私達が廊下に出ると、すでに2人は待っていたようだ。その仕上がりは…
「2人共…めっちゃ格好いいね…!」
「そ、そうか?似合うか?」
似合う似合う!!彼らも軍服を着ている。もちろん魔国の礼装である。この国に軍服って無いんだよね。騎士の戦闘服は鎧だし、正装はスーツだ。それなりに豪華なスーツであるが…やっぱ軍服ってかっこいい!!惚れる!!
「!!!そそそそうか…アシュリィ…とリリーもよく似合ってる、ぞ。」
「ねえリリス、僕はどう?」
「とっても素敵…。この国には無い礼装だけど…見惚れてしまうわ…!」
「ありがとう。リリスもアシュリィも綺麗だよ。」
2人は型は違うが色は同じ黒い軍服だ。それにアシュレイは灰色、アルは金色という色違いのブーツにマントを羽織っている。ん?この色は…。
「ああ、私達の髪色か。」
私の青はアシュレイの色。
リリーのオレンジはアルの色。
アシュレイの灰色は私。
アルのはお嬢様の金髪だな。
お父様もニクいことしてくれんねえ。じゃ、エスコートでもしてもらおっかな!なんつって…
「…お手をどうぞ、お嬢様。」
「……は、い…。」
流れるように手をとられた…まあ、アシュレイはこれから公爵家の子供として社交の場に出ることもあろう。練習だな、うん!!!
「ああああ僕がエスコートしたかったのにいいい!!!」
そう喚くお父様は無視して、私達は陛下の待つという玉座の間に向かうのだった。
というか、お父様も正装だ。2人のよりも少々凝った仕立ての、魔王の正装。…うん、素直に格好いい…!しかしなんか…コスプレの一団にしか見えなくなってきた…格好いいんだけども!!

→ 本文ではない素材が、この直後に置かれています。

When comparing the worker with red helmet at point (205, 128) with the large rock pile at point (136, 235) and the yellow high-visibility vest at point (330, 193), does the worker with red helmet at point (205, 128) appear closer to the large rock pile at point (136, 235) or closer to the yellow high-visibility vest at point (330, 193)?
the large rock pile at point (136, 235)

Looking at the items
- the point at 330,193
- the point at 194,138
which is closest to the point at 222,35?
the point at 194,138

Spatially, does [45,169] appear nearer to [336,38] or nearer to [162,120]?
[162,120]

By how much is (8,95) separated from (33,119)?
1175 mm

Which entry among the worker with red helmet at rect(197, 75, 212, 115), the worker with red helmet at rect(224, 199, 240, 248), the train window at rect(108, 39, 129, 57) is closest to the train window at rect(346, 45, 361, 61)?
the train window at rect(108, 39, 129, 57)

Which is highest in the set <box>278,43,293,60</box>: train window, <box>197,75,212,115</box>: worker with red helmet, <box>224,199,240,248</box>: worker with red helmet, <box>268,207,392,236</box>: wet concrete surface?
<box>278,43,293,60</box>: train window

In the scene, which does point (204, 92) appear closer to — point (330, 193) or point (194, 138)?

向かっている途中、いろんな人とすれ違った。ガイラード、ルーデン、ヒュー様は騎士団の訓練に参加していたようで、私達の姿をみかけると駆け寄ってきてものすごく褒めてくれた。少し離れたところから、なぜかいるトレイシーも微笑んでくれた…。
王妃様と王太子、第三王子殿下もいた。王妃様は私達の装いに目を輝かせ、殿下方もよく似合っていると言ってくれた。
すれ違う使用人達は話しかけてはこないものの、皆見惚れているようだ。
ここは私が生まれ育った国。そして、かけがえのない友人と出会えた土地。その場所を魔族の正装で歩く。
どちらも私の…大切な故郷であることに変わりない。でもいずれ、どちらかを選ぶ必要があるだろう。その時…私の隣に誰かいてくれるのだろうか?